Constatamos que o elemento formal se configura na política supracitada, uma vez que, no caso dos processos de institucionalização das Parcerias Público-Privadas (PPPs), seu desenvolvimento regulatório foi geralmente realizado por meio de decretos aprovados sem deliberação pública e sob a retórica de “ordem econômica”, “teoria do gotejamento”, “crescimento econômico” e “desbloqueio de investimentos”. Identificamos o elemento substantivo por meio da análise de grandes projetos de investimento acusados de terem sido desenvolvidos em situações de conflito de interesses ou mesmo corrupção. Observamos que, sob uma aura de legalidade e o seu Sob o verniz tecnocrático jazia o verdadeiro fundamento da lei: o poder das elites que compartilham uma visão pró-mercado (captura ideológica) e estão fortemente ligadas ao setor privado (captura corporativa). Essas elites influenciaram profundamente o modo como o Estado opera, priorizando valores privados em detrimento dos valores públicos por meio de regras flexíveis que favorecem o controle ex-post, a discricionariedade e a autorregulação nos processos de promoção de investimentos, em vez de regras rígidas que enfatizam o controle ex-post, a supervisão estatal e seu papel no equilíbrio entre os interesses dos investidores e os da população.
Assim, quando se exaltam o Estado de Direito e a legalidade tecnocrática (o poder da lei), o que na verdade está sendo exaltado é uma legalidade capturada (a lei do poder). Portanto, os marcos legais acabam sendo configurados de modo que o interesse privado predomina ou, na melhor das hipóteses, prevalecem os conflitos de interesse, facilitando atos de corrupção. É por isso que o problema vai além de casos específicos de corrupção; ele tem a ver com a normalização de um sistema jurídico que, em certa medida, os normalizou.
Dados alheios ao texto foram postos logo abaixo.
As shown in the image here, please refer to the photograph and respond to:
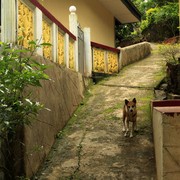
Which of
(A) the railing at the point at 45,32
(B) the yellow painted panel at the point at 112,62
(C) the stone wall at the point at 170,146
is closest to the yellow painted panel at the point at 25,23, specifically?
(A) the railing at the point at 45,32

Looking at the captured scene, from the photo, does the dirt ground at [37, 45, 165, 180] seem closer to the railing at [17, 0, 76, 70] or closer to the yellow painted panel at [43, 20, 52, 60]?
the railing at [17, 0, 76, 70]

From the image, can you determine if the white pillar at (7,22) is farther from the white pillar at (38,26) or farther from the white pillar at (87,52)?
the white pillar at (87,52)

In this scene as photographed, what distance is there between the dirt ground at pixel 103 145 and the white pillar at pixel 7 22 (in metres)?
2.52

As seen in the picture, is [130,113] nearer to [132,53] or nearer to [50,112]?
[50,112]

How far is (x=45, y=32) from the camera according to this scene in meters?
7.46

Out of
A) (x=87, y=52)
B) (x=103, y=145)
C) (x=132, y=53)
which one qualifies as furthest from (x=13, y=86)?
(x=132, y=53)

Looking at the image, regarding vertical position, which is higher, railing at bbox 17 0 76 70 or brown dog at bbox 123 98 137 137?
railing at bbox 17 0 76 70

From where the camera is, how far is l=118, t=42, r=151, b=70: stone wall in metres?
14.4

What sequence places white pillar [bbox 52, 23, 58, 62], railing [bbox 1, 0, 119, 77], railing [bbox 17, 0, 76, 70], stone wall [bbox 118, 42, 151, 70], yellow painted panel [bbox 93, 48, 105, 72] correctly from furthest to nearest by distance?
1. stone wall [bbox 118, 42, 151, 70]
2. yellow painted panel [bbox 93, 48, 105, 72]
3. white pillar [bbox 52, 23, 58, 62]
4. railing [bbox 17, 0, 76, 70]
5. railing [bbox 1, 0, 119, 77]

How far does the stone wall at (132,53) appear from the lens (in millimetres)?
14358

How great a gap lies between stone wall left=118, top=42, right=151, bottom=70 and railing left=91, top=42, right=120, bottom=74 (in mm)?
598

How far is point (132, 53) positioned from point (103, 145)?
9775 millimetres

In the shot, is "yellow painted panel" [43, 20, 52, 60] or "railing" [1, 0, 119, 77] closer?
"railing" [1, 0, 119, 77]

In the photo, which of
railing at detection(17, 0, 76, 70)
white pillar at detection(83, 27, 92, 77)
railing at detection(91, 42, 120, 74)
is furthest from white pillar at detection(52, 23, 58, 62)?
railing at detection(91, 42, 120, 74)
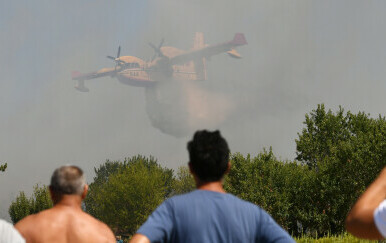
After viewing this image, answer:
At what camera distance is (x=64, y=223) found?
4.51m

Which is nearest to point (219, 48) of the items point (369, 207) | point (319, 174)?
point (319, 174)

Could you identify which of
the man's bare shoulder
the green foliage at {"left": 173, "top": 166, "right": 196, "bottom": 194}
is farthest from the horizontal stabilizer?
the man's bare shoulder

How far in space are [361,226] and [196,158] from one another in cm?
114

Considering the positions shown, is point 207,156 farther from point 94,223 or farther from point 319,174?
point 319,174

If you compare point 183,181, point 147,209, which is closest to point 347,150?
point 147,209

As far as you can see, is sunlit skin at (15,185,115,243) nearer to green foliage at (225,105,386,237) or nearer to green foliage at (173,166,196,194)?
green foliage at (225,105,386,237)

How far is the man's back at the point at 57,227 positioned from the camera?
176 inches

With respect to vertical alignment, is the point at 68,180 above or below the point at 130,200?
above

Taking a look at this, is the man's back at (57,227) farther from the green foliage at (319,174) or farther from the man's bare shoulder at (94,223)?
the green foliage at (319,174)

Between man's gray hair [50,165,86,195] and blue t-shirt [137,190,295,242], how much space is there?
1505mm

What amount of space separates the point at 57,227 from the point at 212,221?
2085 millimetres

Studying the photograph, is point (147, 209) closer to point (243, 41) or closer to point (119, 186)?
point (119, 186)

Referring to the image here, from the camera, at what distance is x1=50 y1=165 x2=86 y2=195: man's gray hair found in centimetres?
409

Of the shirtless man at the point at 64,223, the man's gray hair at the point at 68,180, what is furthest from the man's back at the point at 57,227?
the man's gray hair at the point at 68,180
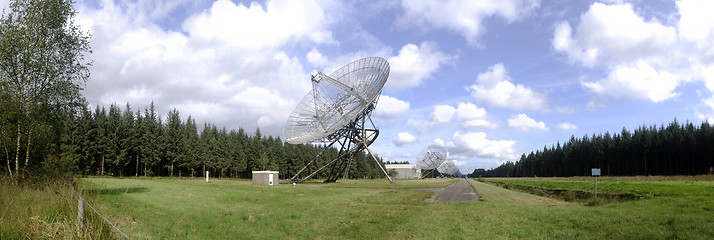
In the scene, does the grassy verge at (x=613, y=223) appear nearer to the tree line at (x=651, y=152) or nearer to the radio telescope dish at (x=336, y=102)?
the radio telescope dish at (x=336, y=102)

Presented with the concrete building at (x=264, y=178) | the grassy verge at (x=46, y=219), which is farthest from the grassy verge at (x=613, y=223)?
the concrete building at (x=264, y=178)

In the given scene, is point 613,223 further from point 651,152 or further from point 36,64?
point 651,152

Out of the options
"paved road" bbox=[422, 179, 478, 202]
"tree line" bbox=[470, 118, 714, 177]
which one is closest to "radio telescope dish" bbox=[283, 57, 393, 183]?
"paved road" bbox=[422, 179, 478, 202]

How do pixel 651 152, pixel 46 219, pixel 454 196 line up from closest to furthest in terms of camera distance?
pixel 46 219 → pixel 454 196 → pixel 651 152

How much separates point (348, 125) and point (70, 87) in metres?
38.1

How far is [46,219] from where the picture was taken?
809cm

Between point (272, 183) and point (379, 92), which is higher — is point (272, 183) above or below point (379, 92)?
below

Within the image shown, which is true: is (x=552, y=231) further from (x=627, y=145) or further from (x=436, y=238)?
(x=627, y=145)

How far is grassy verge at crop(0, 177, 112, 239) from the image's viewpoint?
275 inches

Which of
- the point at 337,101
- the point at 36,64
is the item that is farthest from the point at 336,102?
the point at 36,64

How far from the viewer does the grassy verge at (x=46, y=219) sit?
22.9 feet

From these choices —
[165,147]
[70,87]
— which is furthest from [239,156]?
[70,87]

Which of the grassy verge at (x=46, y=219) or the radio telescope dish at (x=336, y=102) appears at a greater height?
the radio telescope dish at (x=336, y=102)

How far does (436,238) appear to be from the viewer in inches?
503
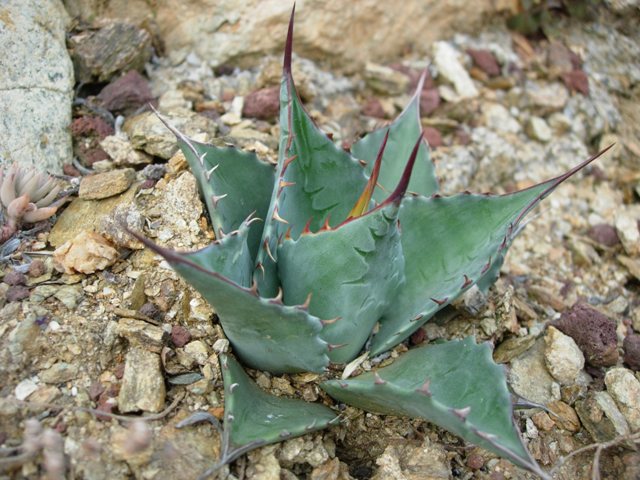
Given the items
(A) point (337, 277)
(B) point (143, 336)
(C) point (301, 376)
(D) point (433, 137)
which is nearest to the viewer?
(A) point (337, 277)

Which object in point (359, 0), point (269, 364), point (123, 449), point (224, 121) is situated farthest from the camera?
point (359, 0)

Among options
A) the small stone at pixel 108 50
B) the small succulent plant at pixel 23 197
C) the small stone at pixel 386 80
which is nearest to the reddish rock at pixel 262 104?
the small stone at pixel 108 50

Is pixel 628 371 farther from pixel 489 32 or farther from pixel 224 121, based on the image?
pixel 489 32

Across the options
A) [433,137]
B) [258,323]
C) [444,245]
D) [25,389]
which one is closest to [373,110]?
[433,137]

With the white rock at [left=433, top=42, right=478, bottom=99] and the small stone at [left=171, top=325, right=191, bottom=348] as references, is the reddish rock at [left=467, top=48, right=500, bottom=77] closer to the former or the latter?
the white rock at [left=433, top=42, right=478, bottom=99]

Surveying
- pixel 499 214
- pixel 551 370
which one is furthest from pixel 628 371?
pixel 499 214

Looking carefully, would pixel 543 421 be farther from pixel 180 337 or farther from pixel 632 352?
pixel 180 337

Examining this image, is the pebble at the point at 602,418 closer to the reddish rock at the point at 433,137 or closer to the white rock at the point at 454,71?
the reddish rock at the point at 433,137

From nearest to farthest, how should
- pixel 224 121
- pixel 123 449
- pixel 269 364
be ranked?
pixel 123 449 < pixel 269 364 < pixel 224 121
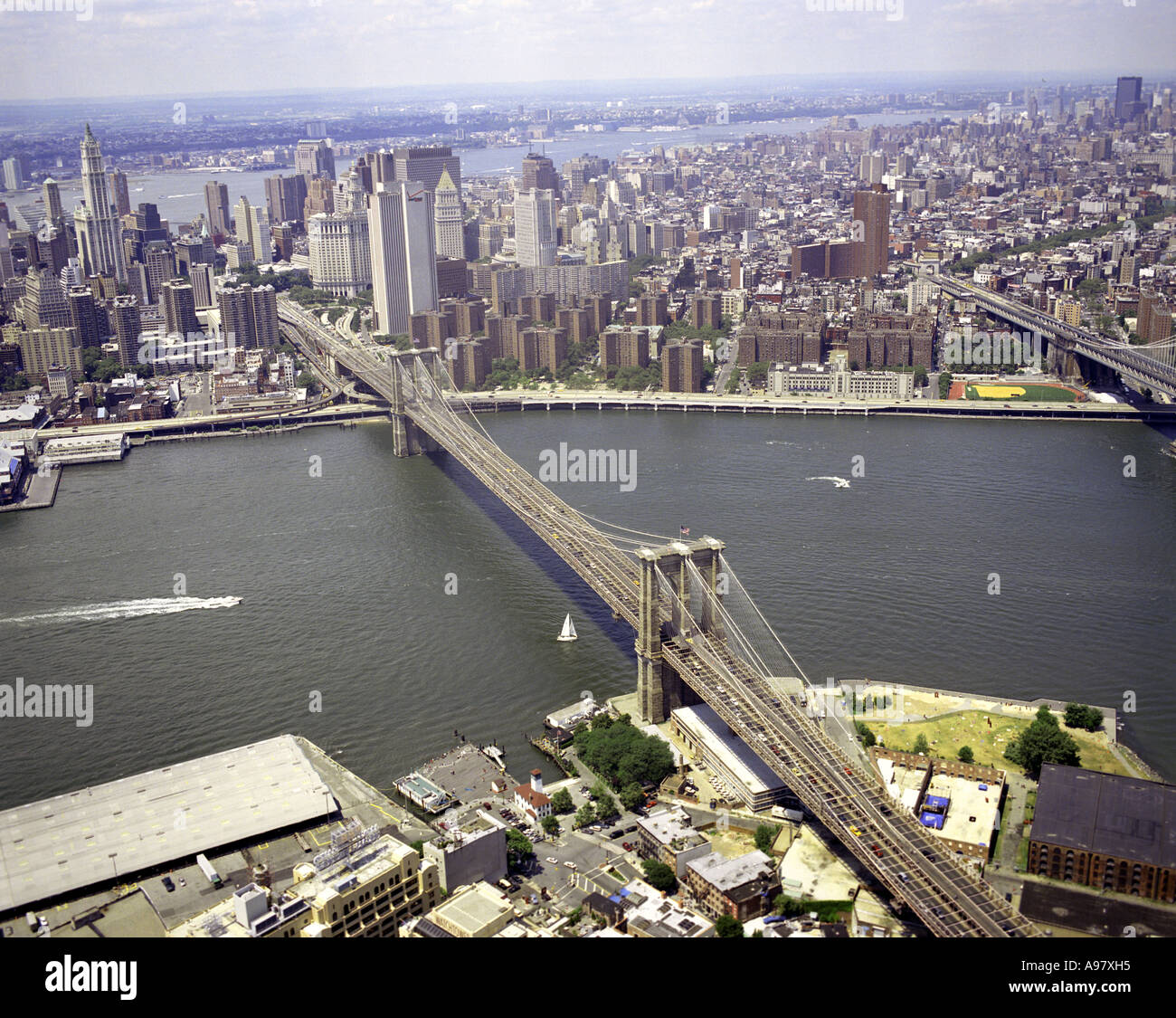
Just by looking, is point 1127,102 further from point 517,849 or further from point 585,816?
point 517,849

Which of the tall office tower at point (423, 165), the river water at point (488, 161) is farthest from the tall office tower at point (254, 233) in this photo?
the tall office tower at point (423, 165)

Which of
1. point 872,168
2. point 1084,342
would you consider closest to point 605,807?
point 1084,342

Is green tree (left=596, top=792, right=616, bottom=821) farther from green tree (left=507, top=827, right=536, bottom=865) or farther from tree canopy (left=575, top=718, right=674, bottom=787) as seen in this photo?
green tree (left=507, top=827, right=536, bottom=865)

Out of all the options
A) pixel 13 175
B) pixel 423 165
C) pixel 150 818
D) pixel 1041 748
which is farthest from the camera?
pixel 423 165

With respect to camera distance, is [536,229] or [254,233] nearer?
[536,229]

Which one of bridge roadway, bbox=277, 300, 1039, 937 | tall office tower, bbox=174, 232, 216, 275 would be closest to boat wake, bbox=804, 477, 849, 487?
bridge roadway, bbox=277, 300, 1039, 937

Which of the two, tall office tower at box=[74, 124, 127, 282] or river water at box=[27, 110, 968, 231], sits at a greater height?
river water at box=[27, 110, 968, 231]

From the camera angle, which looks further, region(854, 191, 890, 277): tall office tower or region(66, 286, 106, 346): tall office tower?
region(854, 191, 890, 277): tall office tower

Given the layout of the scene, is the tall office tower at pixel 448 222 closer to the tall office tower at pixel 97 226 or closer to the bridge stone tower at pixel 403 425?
the tall office tower at pixel 97 226
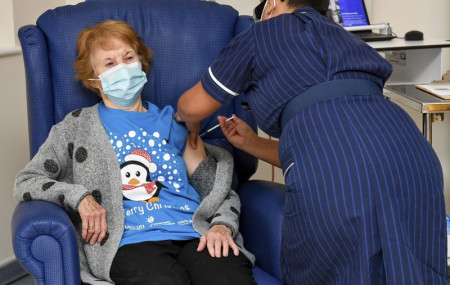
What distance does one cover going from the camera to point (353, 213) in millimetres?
1486

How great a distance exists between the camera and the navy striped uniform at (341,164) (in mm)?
1487

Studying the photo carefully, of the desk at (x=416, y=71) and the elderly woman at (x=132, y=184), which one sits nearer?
the elderly woman at (x=132, y=184)

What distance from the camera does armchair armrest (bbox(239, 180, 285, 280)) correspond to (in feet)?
6.07

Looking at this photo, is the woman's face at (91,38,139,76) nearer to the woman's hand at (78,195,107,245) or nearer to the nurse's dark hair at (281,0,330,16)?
the woman's hand at (78,195,107,245)

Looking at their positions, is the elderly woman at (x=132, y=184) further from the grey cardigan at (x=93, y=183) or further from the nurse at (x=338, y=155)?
the nurse at (x=338, y=155)

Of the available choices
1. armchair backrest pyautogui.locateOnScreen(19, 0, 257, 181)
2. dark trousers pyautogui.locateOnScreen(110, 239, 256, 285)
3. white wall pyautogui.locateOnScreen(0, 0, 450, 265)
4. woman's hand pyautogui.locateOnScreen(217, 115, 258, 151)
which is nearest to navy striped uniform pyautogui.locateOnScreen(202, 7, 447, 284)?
dark trousers pyautogui.locateOnScreen(110, 239, 256, 285)

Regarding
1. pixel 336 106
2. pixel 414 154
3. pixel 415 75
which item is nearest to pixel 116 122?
pixel 336 106

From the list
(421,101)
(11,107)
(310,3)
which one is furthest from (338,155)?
(11,107)

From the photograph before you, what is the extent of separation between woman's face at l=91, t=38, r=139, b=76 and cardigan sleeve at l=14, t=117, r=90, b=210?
7.5 inches

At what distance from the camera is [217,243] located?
178cm

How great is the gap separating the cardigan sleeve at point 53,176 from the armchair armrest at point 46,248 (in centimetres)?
12

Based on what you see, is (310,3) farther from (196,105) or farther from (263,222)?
(263,222)

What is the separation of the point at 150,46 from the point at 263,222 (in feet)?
2.15

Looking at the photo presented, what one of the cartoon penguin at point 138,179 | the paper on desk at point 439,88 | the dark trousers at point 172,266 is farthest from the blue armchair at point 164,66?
the paper on desk at point 439,88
E hoje, a grande corrupção não busca fraudar a lei, mas sim... ser a lei, e a ser a lei investe em campanhas políticas, mídia e think tank Por especialistas em reforma jurídica.
O problema, portanto, não pode ser resolvido apenas identificando e punindo indivíduos corruptos, mas também reestruturando os marcos regulatórios em áreas tão diversas como a competição política, as licitações públicas, as parcerias público-privadas e os grupos de interesse. Acima de tudo, exige uma autocrítica sobre como os processos de reforma legal muitas vezes se desenrolam sem participação democrática ou legitimidade social.